Oracle Cloud Native Environment Assistant: Fine-Tuned LLM
- Product:
- ocne-model-fine-tuning
- Document Type:
- Python / Machine Learning
- Last Publish Date:
- March 2026
- Tools Used:
- Python, PyTorch, QLoRA, Hugging Face, Ollama, vLLM
Overview
This project fine-tunes Llama 3.1 8B Instruct on Oracle Cloud Native Environment Release 2 documentation. The result is a locally-runnable model that can answer questions about Oracle Cloud Native Environment CLI usage, cluster administration, architectural concepts, and quick start procedures.
The dataset was created without external APIs. Two automation scripts handle the work: one scrapes all nine sections of the Oracle Cloud Native Environment Release 2 documentation, and another generates Q&A pairs from the scraped content using a local Ollama model.
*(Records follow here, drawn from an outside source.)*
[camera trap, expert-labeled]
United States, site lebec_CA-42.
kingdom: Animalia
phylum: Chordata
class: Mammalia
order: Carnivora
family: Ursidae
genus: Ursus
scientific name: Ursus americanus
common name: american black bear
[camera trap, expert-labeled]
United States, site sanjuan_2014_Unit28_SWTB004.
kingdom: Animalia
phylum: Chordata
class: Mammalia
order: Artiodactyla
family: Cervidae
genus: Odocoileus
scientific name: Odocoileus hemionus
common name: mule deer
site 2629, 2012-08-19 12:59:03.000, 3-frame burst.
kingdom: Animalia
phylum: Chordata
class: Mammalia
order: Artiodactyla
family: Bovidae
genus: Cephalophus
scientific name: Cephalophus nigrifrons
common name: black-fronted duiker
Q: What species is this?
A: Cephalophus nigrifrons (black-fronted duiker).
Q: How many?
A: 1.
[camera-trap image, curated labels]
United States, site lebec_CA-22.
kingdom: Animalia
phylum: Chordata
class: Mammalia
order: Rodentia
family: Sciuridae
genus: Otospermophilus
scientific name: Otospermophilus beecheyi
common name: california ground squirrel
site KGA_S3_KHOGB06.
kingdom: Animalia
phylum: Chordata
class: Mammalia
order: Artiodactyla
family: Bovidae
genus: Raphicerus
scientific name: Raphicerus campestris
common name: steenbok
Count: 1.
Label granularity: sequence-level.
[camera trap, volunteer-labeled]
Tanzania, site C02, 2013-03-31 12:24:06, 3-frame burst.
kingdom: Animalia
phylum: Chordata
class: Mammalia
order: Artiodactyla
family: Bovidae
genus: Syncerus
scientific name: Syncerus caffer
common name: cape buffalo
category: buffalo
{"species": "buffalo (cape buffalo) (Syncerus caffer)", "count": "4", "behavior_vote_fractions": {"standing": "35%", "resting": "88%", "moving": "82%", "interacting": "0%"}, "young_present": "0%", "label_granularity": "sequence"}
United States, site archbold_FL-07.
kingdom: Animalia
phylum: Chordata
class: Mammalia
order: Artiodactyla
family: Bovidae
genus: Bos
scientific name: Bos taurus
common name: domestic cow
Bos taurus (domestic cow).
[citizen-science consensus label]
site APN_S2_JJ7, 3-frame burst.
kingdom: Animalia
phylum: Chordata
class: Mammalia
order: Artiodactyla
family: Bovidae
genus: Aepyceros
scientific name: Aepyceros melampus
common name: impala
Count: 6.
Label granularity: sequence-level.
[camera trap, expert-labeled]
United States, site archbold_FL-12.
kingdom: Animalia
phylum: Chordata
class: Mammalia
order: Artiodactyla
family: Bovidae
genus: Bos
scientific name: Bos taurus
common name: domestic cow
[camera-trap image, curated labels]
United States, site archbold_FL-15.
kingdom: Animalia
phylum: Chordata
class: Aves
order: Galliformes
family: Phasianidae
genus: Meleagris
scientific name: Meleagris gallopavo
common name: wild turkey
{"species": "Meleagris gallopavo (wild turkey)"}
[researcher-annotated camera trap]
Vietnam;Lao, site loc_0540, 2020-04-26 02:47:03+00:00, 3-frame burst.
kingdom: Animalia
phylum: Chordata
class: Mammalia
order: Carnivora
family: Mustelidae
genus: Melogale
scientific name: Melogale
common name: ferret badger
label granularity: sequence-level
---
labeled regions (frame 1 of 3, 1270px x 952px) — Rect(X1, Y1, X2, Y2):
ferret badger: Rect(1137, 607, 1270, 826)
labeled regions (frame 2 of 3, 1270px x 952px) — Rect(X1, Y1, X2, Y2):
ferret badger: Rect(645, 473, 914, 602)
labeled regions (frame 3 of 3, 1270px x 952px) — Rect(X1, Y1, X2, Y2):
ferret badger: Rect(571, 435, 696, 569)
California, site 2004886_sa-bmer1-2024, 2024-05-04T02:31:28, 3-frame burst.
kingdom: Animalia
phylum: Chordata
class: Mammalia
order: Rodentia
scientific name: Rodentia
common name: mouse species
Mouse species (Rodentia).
The source code is on GitHub.
Dataset
285 hand-curated Q&A pairs covering:
- CLI commands and flags
- Cluster administration procedures
- Architectural concepts
- Quick start and installation
The pairs are stored as JSONL and are included in the repository.
Training
Training uses 4-bit QLoRA, which keeps peak VRAM usage around 9 GB and completes in about 8 minutes on a 16 GB GPU (tested on an RTX 5080). Configuration: 10 epochs, learning rate 2e-4, LoRA rank 16, effective batch size 8. Final loss is typically 0.35–0.45.
The training script is self-contained with no cloud dependencies or proprietary software beyond the base model weights.
Inference
The model can be used in several ways after training:
- Python inference script with CUDA, MPS, and CPU support
- Direct LoRA adapter loading
- Ollama deployment after GGUF conversion
- vLLM for higher-throughput serving
A shell script handles the GGUF conversion and Ollama model registration.